:: TEXTE À LIRE ::
------------------------------------------------------------

Par ailleurs, le monde a changé. Regardez l’ONU, sa direction générale, ses représentants.
Son Secrétaire général, Antonio Guterres, n’est pas un ami d’Israël. Ses instances ont été très largement renouvelées et il y a des alliances aujourd’hui qui donnent beaucoup plus de place qu’auparavant aux pays du Sud. Avec un axe qui s’est formé dans le Sud global, pour qui Israël est à l’avant-poste de l’Occident. Et il y a des comptes à régler de ce point de vue-là. La question de l’antisémitisme n’est pas anodine, notamment dans un certain nombre de gouvernements sud-américains, et ailleurs également.
Tout cela participe à cette atmosphère particulière qui est une question que je traite à la fin de mon livre, cette très vieille antienne soulevée à de nombreuses reprises à l’ONU depuis les années 70, et qui reprend de la vigueur. Dans une situation effectivement exceptionnelle qui est la nôtre aujourd’hui, qui entretient une histoire d’accusation ou plutôt d’inversion accusatoire concernant Israël et les imputations génocidaires.

------------------------------------------------------------

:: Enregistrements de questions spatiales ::

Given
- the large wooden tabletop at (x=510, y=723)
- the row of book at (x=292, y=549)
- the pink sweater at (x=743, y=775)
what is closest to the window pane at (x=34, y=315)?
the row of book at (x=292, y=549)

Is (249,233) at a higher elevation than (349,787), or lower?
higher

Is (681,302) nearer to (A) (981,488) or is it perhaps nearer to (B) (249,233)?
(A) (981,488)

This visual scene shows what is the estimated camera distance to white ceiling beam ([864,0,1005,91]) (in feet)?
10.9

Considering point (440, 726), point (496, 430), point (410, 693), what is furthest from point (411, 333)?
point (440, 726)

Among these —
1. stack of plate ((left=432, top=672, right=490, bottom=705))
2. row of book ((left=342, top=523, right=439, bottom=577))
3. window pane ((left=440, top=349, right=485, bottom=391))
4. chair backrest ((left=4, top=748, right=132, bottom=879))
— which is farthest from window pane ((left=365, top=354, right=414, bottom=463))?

------------------------------------------------------------

:: SÉRIE D'EXERCICES ::
[A] Dans le texte à lire, énumérez les compléments d'objet du verbe « Regardez ».
[B] Restituez sous forme de liste JSON de chaînes, une chaîne par ligne et sans les lignes vides, les lignes des enregistrements depuis la ligne qui contient « Considering point (440, 726), point » jusqu'à la fin des enregistrements, ces deux bornes comprises.
Ces enregistrements sont sans rapport avec le texte.

:: EXERCICES CORRIGÉS ::
[A] l'ONU ; sa direction générale ; ses représentants

[B]
[
  "Considering point (440, 726), point (496, 430), point (410, 693), what is furthest from point (411, 333)?",
  "point (440, 726)",
  "Among these —",
  "1. stack of plate ((left=432, top=672, right=490, bottom=705))",
  "2. row of book ((left=342, top=523, right=439, bottom=577))",
  "3. window pane ((left=440, top=349, right=485, bottom=391))",
  "4. chair backrest ((left=4, top=748, right=132, bottom=879))",
  "— which is farthest from window pane ((left=365, top=354, right=414, bottom=463))?"
]